• TASK DETAILS
Duplicate the stretch of lines from the one containing "How far in distance" through the end of the lines, keeping every character unchanged.

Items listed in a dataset
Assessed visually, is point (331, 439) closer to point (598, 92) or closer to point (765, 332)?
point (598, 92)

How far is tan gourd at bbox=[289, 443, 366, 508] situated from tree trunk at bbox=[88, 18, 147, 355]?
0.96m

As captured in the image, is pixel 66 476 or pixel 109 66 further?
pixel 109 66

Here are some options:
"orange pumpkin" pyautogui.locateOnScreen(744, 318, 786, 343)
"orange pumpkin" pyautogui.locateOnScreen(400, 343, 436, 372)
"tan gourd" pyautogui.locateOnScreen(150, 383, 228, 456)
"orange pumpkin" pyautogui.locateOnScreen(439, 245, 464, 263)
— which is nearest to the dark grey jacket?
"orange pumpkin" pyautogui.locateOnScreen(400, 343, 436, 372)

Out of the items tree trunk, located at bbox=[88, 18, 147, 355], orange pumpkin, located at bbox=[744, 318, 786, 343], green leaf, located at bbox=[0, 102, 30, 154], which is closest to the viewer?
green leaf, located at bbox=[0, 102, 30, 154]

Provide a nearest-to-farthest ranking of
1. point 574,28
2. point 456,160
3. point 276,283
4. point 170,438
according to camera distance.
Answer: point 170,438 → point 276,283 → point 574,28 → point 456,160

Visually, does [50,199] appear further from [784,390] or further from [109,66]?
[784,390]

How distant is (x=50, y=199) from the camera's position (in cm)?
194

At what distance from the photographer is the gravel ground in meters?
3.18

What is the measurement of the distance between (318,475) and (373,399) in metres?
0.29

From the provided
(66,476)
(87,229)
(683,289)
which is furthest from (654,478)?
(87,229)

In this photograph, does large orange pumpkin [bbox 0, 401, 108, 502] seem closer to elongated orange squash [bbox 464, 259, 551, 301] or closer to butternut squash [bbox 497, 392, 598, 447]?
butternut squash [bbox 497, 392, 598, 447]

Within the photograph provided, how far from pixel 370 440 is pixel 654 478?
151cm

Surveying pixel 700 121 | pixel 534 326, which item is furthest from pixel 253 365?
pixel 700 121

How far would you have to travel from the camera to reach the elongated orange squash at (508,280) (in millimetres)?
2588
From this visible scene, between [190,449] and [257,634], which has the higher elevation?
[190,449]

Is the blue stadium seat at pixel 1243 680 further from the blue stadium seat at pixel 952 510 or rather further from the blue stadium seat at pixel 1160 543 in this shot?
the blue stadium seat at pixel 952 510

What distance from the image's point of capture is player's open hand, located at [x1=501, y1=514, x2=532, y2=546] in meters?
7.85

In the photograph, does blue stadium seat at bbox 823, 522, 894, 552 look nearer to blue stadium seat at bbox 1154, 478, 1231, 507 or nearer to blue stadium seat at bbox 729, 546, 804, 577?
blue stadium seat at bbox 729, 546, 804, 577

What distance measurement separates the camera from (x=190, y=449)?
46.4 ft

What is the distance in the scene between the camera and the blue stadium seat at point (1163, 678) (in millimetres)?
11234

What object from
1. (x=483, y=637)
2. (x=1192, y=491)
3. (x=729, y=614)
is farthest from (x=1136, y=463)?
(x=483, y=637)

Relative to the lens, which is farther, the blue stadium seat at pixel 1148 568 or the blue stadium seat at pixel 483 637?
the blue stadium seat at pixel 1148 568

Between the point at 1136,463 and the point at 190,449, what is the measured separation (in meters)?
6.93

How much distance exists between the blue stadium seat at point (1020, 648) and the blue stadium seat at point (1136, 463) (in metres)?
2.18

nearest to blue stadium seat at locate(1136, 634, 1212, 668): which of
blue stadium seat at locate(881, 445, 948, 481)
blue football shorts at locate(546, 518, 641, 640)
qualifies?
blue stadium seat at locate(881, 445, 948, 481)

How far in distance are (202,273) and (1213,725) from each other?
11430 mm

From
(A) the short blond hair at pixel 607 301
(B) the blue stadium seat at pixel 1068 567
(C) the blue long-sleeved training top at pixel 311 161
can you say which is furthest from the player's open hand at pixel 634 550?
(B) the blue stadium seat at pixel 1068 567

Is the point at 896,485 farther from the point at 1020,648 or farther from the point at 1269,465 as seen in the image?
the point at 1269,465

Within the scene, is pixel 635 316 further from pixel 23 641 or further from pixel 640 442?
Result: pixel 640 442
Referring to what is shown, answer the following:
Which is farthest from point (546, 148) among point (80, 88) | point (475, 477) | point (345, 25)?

• COMPLETED TASK
How far in distance are (202,273) and (1213,725) from each other?
11430 mm

From
(A) the short blond hair at pixel 607 301
(B) the blue stadium seat at pixel 1068 567
(C) the blue long-sleeved training top at pixel 311 161
can you say which is furthest from the player's open hand at pixel 634 550?
(B) the blue stadium seat at pixel 1068 567

Is the point at 896,485 farther from the point at 1020,648 or farther from the point at 1269,465 as seen in the image?
the point at 1269,465

Within the scene, is pixel 635 316 further from pixel 23 641 or further from pixel 640 442?
Result: pixel 640 442
Referring to what is shown, answer the following:
Which is farthest from point (546, 148) among point (80, 88) | point (475, 477) | point (345, 25)?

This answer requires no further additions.